:: EXERCISE INPUTS
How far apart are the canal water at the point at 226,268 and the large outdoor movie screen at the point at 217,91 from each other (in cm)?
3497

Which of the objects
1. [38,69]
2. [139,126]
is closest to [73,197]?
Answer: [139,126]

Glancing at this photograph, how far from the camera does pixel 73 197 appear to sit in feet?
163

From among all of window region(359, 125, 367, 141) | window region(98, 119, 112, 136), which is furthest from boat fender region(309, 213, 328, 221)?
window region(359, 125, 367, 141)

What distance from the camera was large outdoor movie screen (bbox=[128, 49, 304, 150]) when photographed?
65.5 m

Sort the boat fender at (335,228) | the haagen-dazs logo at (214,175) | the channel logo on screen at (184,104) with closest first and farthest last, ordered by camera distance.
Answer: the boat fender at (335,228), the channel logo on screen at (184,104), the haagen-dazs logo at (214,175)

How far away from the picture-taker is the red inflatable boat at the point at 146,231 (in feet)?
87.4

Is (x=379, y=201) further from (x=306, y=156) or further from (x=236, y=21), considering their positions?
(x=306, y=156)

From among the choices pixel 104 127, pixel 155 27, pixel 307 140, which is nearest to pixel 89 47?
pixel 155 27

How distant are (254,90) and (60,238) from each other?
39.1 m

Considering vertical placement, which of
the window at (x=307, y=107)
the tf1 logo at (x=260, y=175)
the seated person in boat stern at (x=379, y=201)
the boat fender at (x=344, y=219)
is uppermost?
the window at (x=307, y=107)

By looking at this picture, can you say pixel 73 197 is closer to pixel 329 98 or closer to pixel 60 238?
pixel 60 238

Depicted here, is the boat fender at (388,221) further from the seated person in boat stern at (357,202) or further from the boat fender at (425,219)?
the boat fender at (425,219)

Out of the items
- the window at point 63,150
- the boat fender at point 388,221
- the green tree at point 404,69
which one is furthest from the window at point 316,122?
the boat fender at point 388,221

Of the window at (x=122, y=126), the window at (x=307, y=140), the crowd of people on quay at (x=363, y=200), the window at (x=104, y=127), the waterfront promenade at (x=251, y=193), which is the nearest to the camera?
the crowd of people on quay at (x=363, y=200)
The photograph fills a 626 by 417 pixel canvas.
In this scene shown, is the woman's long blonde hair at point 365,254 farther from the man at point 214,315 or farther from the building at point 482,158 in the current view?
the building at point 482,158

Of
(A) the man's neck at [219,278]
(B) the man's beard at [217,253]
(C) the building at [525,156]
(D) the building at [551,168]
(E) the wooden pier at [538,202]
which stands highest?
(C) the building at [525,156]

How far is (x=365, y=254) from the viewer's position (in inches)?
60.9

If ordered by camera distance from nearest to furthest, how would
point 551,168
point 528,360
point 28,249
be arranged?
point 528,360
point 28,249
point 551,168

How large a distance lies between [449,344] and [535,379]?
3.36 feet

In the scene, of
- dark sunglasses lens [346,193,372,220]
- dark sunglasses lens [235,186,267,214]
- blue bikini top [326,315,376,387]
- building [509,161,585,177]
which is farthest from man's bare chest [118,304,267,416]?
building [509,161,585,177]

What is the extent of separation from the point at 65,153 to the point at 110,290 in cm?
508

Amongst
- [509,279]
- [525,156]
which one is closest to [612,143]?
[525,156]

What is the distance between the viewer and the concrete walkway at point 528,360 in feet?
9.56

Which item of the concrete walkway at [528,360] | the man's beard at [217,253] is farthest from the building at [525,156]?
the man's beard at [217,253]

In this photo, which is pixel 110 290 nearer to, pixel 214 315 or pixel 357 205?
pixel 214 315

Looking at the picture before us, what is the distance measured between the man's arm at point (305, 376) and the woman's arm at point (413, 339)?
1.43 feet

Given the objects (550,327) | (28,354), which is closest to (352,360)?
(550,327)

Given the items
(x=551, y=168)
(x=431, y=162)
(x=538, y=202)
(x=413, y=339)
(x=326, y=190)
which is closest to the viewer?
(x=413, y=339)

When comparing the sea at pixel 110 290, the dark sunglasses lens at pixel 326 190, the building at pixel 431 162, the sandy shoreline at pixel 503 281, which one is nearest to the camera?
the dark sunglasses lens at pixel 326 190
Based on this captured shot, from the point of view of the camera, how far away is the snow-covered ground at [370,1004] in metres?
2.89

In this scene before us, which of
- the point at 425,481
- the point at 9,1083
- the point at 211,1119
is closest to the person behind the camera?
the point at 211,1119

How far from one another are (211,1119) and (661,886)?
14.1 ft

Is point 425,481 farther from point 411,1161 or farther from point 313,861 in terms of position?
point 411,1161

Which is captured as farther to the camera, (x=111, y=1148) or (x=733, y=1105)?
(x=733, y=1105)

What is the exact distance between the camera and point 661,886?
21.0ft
::::
THE PROBLEM
Rewrite the listing from its first line up to and including the line with "Answer: the boat", changing "large outdoor movie screen" to "big outdoor cinema screen" and keeping everything else the same.

EXERCISE RESPONSE
How far apart are the canal water at the point at 226,268 and the big outdoor cinema screen at the point at 217,91 from each other (in cm)?
3497

Which of the objects
1. [38,69]
2. [139,126]
is closest to [73,197]?
Answer: [139,126]

Glancing at this photograph, how far from the camera does pixel 73 197 appear to sit in feet?
163

From among all of window region(359, 125, 367, 141) | window region(98, 119, 112, 136), which is furthest from boat fender region(309, 213, 328, 221)?
window region(359, 125, 367, 141)

What distance from the camera was big outdoor cinema screen (bbox=[128, 49, 304, 150]) when photographed?
65.5 m

Sort the boat fender at (335,228) | the haagen-dazs logo at (214,175) | the channel logo on screen at (184,104) with closest first and farthest last, ordered by camera distance.
Answer: the boat fender at (335,228), the channel logo on screen at (184,104), the haagen-dazs logo at (214,175)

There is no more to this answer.